Optical Spectroscopy Excites Potential for Superheavy Studies

A Consolidator Grant of EUR 2 million has been awarded to Mainz University physicist Dr. Mustapha Laatiaoui to support his research in the field of atomic and nuclear physics. He will be using the European Research Council (ERC) funds to develop a novel approach for optical spectroscopy of the superheavy elements.

Little information is currently available on superheavy elements, because they are difficult to produce, observe and analyse. The heaviest element that can be obtained in macroscopic amounts is fermium which has an atomic number 100; at present heavier elements can only be synthesised in single-atom-at-a-time quantities utilising large accelerator facilities. In addition, they are radioactive and rapidly decay, often within split seconds, which gives only little time to investigate them.

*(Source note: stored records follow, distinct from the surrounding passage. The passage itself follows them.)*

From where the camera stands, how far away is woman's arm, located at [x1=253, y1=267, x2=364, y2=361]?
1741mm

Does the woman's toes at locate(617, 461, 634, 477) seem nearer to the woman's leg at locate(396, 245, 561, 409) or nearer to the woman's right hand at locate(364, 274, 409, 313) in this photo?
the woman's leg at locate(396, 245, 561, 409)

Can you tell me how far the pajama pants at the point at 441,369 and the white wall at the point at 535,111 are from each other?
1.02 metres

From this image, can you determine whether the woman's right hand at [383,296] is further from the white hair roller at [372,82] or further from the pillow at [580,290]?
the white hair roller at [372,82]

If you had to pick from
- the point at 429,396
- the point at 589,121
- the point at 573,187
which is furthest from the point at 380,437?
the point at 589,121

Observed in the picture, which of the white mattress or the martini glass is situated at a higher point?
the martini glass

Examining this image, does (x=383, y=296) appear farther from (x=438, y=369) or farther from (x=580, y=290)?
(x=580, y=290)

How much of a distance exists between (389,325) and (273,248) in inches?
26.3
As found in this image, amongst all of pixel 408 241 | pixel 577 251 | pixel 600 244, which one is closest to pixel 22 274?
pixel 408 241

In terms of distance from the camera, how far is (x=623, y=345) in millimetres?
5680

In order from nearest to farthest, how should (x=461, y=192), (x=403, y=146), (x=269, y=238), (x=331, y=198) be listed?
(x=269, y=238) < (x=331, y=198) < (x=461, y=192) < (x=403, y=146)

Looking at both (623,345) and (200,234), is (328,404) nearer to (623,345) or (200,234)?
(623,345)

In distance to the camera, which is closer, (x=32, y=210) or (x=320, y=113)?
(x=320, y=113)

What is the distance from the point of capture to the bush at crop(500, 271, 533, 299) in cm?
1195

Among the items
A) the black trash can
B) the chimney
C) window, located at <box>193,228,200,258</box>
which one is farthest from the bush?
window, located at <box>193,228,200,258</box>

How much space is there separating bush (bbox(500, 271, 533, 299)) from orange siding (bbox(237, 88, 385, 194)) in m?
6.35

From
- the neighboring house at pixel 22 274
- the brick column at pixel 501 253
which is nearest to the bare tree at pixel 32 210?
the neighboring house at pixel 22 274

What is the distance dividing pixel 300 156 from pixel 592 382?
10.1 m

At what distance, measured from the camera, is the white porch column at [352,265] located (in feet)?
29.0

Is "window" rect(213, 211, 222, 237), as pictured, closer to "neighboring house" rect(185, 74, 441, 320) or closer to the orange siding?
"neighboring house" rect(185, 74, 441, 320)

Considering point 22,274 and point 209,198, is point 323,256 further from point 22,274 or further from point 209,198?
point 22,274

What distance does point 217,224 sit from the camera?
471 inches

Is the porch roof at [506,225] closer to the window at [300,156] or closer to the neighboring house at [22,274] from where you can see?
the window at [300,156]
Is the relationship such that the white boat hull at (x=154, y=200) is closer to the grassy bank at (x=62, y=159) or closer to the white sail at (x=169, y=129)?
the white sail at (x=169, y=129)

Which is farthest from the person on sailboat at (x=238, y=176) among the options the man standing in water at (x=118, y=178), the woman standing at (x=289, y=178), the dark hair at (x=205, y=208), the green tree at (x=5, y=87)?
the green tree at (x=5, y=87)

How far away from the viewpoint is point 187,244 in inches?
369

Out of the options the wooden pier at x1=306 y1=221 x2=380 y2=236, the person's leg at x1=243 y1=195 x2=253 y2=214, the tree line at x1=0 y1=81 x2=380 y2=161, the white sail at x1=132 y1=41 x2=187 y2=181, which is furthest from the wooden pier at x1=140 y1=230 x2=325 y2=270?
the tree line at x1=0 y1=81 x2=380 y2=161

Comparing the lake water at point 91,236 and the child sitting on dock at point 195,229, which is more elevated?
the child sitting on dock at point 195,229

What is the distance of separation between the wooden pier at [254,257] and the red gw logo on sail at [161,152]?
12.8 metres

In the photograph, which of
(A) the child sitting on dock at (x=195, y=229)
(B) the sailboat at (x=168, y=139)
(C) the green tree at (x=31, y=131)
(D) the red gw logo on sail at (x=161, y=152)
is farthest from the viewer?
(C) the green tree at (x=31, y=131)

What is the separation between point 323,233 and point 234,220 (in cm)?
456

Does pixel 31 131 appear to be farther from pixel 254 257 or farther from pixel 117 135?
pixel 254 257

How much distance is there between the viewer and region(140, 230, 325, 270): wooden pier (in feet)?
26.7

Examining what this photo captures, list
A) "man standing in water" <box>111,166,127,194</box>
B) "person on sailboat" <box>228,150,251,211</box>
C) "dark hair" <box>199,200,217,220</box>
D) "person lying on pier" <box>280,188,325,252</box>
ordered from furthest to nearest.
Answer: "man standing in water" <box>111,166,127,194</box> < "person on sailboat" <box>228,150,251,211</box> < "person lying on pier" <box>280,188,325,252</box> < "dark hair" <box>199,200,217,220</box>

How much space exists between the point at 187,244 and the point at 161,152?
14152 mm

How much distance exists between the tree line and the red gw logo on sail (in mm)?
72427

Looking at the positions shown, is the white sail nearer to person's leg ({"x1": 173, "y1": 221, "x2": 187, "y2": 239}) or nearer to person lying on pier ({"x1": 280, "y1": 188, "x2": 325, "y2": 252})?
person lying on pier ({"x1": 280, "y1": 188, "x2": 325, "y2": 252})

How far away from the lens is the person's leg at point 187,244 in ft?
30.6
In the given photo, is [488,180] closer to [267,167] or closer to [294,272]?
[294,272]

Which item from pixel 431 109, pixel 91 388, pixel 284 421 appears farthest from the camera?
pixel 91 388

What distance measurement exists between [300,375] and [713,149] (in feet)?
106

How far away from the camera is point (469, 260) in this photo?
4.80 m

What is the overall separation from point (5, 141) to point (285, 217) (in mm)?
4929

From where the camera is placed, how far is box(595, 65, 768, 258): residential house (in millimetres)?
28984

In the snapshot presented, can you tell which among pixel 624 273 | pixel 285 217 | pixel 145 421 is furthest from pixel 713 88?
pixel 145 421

Insights into superheavy element structures could be useful in the search for traces of even heavier elements, which might be created, for example, in neutron-star merger events.

Dr Laatiaoui’s approach will employ the use of a laser beam, to excite positively charged ions instead of neutral atoms, which have been employed up to date when lacking tabulated spectral lines. "The search for optical resonances is a very complex process that requires a support from theory. The more precise the predictions indicate the position of the spectral lines, the easier it becomes to pinpoint the resonances," said Laatiaoui. If he can find the right wavelength to excite the ions, it will alter the ratio of ions in an excited metastable state to those ions in the ground state. The result will be easily measurable as the ions drift at different speeds through the apparatus to the detector.

Because the technique is based on laser excitation of particles and the analysis of their time of arrival at the detector, laser resonance chromatography (LRC) could well prove to be a highly sensitive and efficient detection method. Spectral lines can serve as powerful benchmarks for atomic model calculations in the region of the superheavy elements. In addition, they can provide insights into the properties of atomic nuclei, for instance, on the nuclear spin or the magnetic moment. With the newly identified fingerprint of a superheavy element, new routes opens up for astronomers trying to catch a glimpse of telltale photons from this element.